On April 8, 2026, 7-Eleven discovered unauthorized access to certain company systems. By April 17, ShinyHunters claimed responsibility and threatened to publish stolen data if ransom demands weren't met by April 21. The company refused to pay. ShinyHunters leaked a 9.4GB archive on their dark web site. Breach notification letters went out May 1, 2026.

Initial disclosures mentioned email addresses, names, physical addresses, dates of birth, and phone numbers. Then state attorney general filings told a different story: Social Security numbers and driver's license numbers were also exposed.

ShinyHunters claimed to have stolen over 600,000 records from 7-Eleven's Salesforce environment—corporate data and personally identifiable information from franchisee operations. The company's confirmed count is 185,000+ individuals, but the full scope continues to emerge through regulatory filings.

185,000 people whose SSNs and driver's licenses are now circulating on dark web forums. This is identity theft fuel: new account fraud, tax refund theft, synthetic identity schemes. The exposed data wasn't just customer information—it included franchisee and employee records from 7-Eleven's business operations.

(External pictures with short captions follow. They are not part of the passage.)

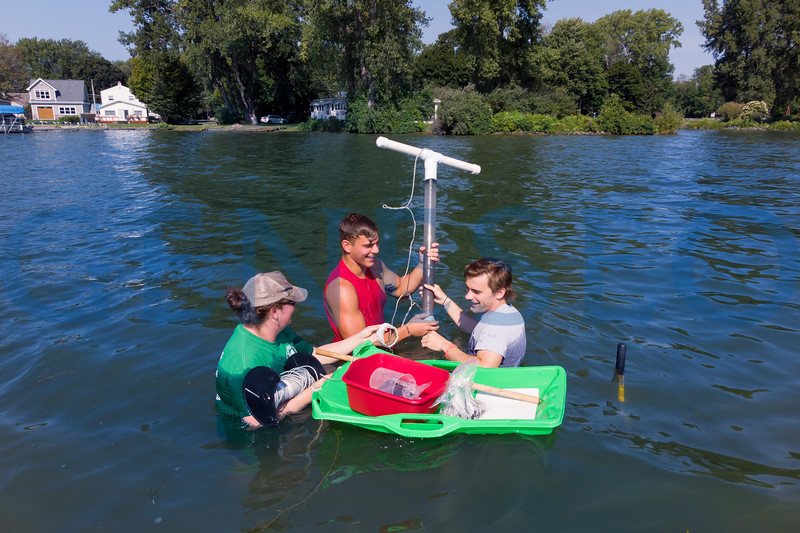 Left to right: Jacalyn M. Wittmer Malinowski, assistant professor of geology, Jake Okun '19 and Gavin Gleasman '19 extract core samples from Conesus Lake in an effort to determine how the ecosystem has changed and responded to anthropogenic influences over the years. / Photo by Keith Walters '11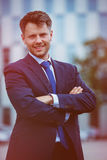 Portrait of handsome businessman standing with crossed arms. Portrait of handsome businessman standing with arms crossed outside office Stock Photo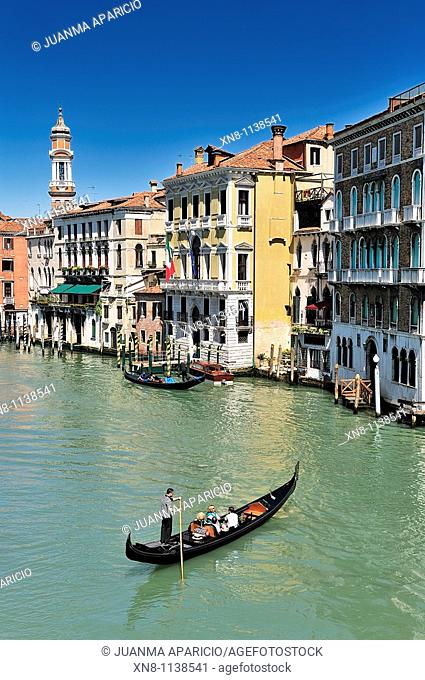Gondola with tourists crossing the Grand Canal, Venice, Italy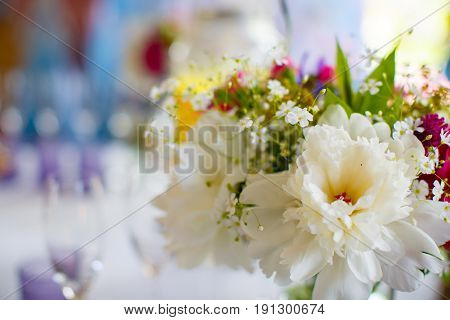 Bright decor of a wedding feast made of fresh juicy flowers on a blurred background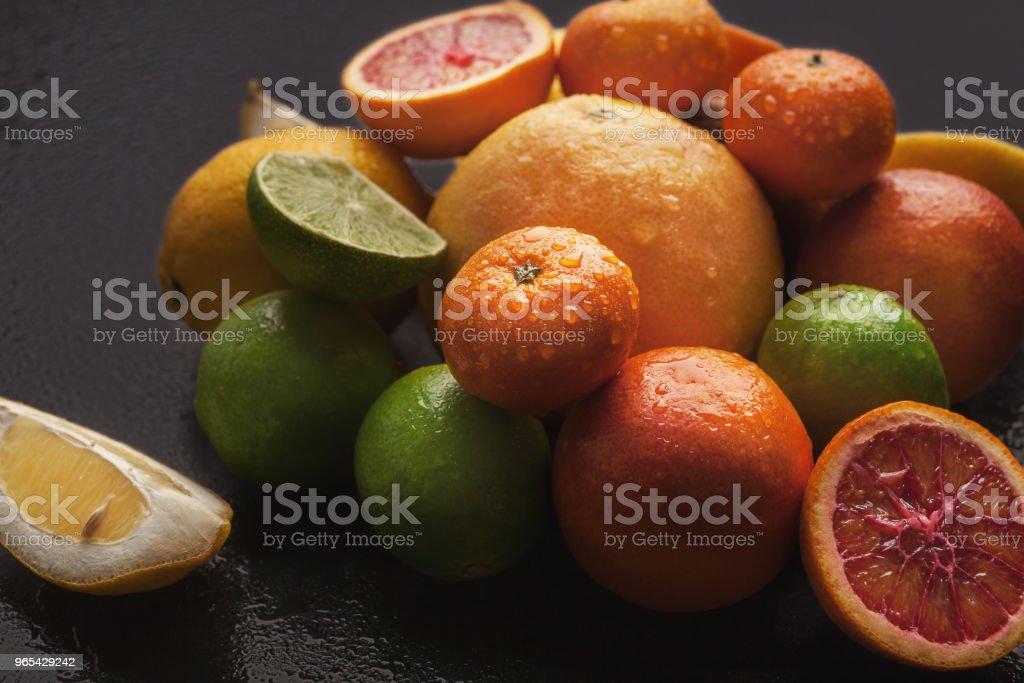 Heap of citruses on black background, closeup zbiór zdjęć royalty-free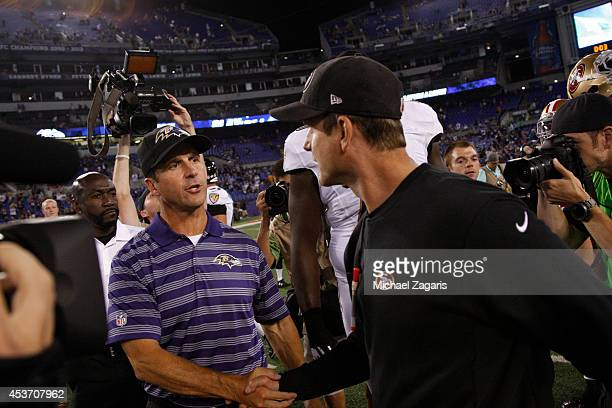 Head Coach Jim Harbaugh of the San Francisco 49ers shakes hands with his brother John Harbaugh head coach of the Baltimore Ravens on the field...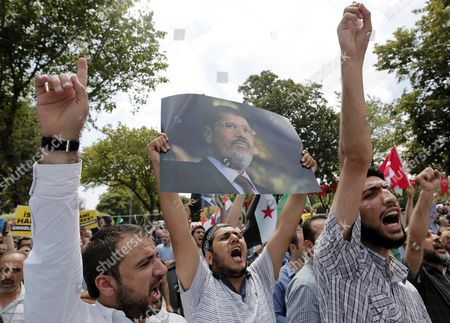 Protestors Hold Pictures of Ousted Egyptian President Mohamed Morsi and Shout Slogans During Pro-morsi Rally After Friday Pray at Fatih Mosque in Istanbul Turkey 05 July 2013 Egypt's Muslim Brotherhood Has Called For Mass Rallies to Protest the Army's Overthrow of Morsi and a Crackdown on Other Senior Members of the Movement Adli Mansour the Chief of Egypt's Highest Court was Sworn in on 04 July As Egypt's Interim President After the Ousting of Morsi Turkey Istanbul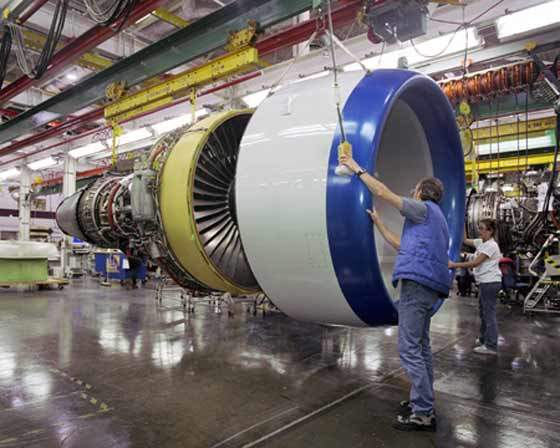 A 767-400 engine nacelle being fitted to A General Electric CF6-80C2B jet engine.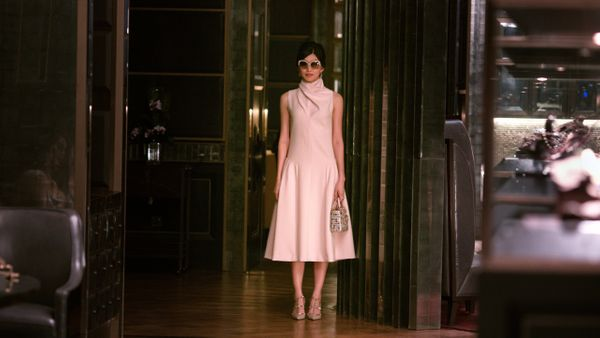 Astrid Young Teo (Gemma Chan) wearing a pastel pink Dior dress.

7-Eleven is offering 24 months of identity theft protection through IDX, with enrollment open until August 1, 2026. That's an acknowledgment of the severity: when you're offering two years of monitoring, you're admitting the damage can't be undone quickly.

Using Salesforce as their CRM platform. Salesforce is enterprise-grade software with extensive security certifications. It's what major retailers use to manage customer relationships, franchisee data, and business operations. The platform itself is secure.

But ShinyHunters has been targeting Salesforce instances specifically since mid-2025. The intrusions don't exploit Salesforce vulnerabilities—they come through phishing, abuse of third-party integrations, or misconfigurations. The platform is secure; the way organizations use it often isn't.

The evolving disclosure tells the story. Initial statements mentioned standard contact information. State filings added SSNs and driver's licenses. The gap between "what we thought was in there" and "what was actually in there" expanded over weeks.

Salesforce environments accumulate data across years of business operations. Franchisee applications. Employee onboarding forms. Support tickets. Every business process that touches the CRM leaves data behind. Without a comprehensive inventory, organizations don't know what's at risk until attackers tell them.

7-Eleven refused to pay the ransom. The FBI has advised ShinyHunters victims not to give in to demands, warning that payment doesn't guarantee attackers won't extort again or sell the data anyway. The data was leaked regardless.

Now 7-Eleven faces notification requirements across multiple states, each with different timelines and requirements. Massachusetts filings revealed the SSN exposure. Other state filings may reveal more. The full scope of what was taken—and who was affected—is still being determined through the regulatory process.